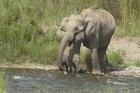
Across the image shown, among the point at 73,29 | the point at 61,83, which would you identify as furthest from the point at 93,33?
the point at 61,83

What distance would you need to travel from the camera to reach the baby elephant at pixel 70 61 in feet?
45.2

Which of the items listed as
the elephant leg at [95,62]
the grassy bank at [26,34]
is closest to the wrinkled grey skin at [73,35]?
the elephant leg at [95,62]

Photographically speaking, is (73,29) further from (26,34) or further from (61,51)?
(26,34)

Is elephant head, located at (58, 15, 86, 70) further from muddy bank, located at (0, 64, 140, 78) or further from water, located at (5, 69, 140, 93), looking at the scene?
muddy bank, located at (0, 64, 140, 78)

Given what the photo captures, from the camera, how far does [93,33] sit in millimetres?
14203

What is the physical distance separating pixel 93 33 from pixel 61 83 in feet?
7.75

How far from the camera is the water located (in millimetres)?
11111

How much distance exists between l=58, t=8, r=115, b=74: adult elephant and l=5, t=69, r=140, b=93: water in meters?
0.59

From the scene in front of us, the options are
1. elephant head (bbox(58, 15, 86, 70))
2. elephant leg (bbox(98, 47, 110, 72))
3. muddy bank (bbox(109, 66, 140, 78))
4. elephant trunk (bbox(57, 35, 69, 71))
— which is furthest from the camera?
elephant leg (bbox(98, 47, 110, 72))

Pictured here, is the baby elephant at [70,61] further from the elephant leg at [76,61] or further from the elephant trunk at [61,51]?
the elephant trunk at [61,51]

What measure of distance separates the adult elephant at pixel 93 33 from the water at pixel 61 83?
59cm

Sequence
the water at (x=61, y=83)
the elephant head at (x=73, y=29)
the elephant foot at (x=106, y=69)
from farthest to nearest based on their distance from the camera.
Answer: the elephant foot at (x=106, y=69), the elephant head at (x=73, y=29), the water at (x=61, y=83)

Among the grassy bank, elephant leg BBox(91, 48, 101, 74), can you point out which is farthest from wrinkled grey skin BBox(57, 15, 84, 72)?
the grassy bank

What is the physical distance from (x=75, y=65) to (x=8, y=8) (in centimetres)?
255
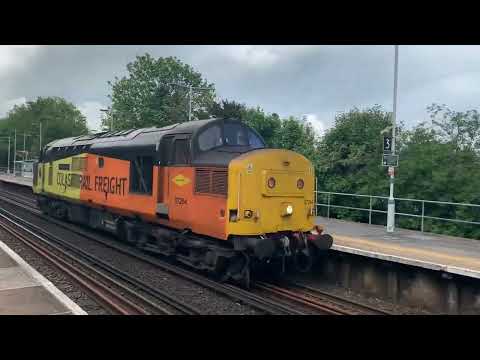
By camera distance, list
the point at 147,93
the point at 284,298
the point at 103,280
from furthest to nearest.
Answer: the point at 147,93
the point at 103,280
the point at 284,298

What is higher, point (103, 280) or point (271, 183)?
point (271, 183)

EXERCISE DESCRIPTION:
Transcribe all the lines above exactly, apart from the pictures.

REPLY TO THE EXERCISE:
Across the image shown, among the point at 73,29 | the point at 61,83, which would you identify as furthest from the point at 93,33?
the point at 61,83

What distance would you need to travel from the camera to reach the baby elephant at pixel 70 61 in feet?
45.2

Which of the items listed as
the elephant leg at [95,62]
the grassy bank at [26,34]
is closest to the wrinkled grey skin at [73,35]?
the elephant leg at [95,62]

Photographically speaking, is (73,29) further from (26,34) or further from (61,51)?
(26,34)

Is elephant head, located at (58, 15, 86, 70) further from muddy bank, located at (0, 64, 140, 78) or further from water, located at (5, 69, 140, 93), looking at the scene?
muddy bank, located at (0, 64, 140, 78)

Given what the photo captures, from the camera, how far does [93,33] sit in millimetres?
14203

What is the physical distance separating pixel 93 33 from pixel 61 83 in feet?
7.75

How far from the camera is the water located (in millimetres)?
11111

How much distance exists between l=58, t=8, r=115, b=74: adult elephant and l=5, t=69, r=140, b=93: water in meters?
0.59

From the scene in front of us, the options are
1. elephant head (bbox(58, 15, 86, 70))
2. elephant leg (bbox(98, 47, 110, 72))
3. muddy bank (bbox(109, 66, 140, 78))
4. elephant trunk (bbox(57, 35, 69, 71))
— which is furthest from the camera?
elephant leg (bbox(98, 47, 110, 72))

Pictured here, is the baby elephant at [70,61] further from the elephant leg at [76,61] or further from the elephant trunk at [61,51]?
the elephant trunk at [61,51]

What measure of distance separates the adult elephant at pixel 93 33 from the water at pixel 61 83?
59cm

Sequence
the water at (x=61, y=83)
the elephant head at (x=73, y=29)
the elephant foot at (x=106, y=69)
from farthest to nearest based on their distance from the camera.
Answer: the elephant foot at (x=106, y=69), the elephant head at (x=73, y=29), the water at (x=61, y=83)

Among the grassy bank, elephant leg BBox(91, 48, 101, 74), can you point out which is farthest from wrinkled grey skin BBox(57, 15, 84, 72)?
the grassy bank

What is the physical distance from (x=75, y=65) to (x=8, y=8) (in centimetres)?
255
By camera distance, list
the point at 147,93
the point at 284,298
the point at 103,280
from furthest to nearest.
Answer: the point at 147,93
the point at 103,280
the point at 284,298

What is higher, point (103, 280) or point (271, 183)?
point (271, 183)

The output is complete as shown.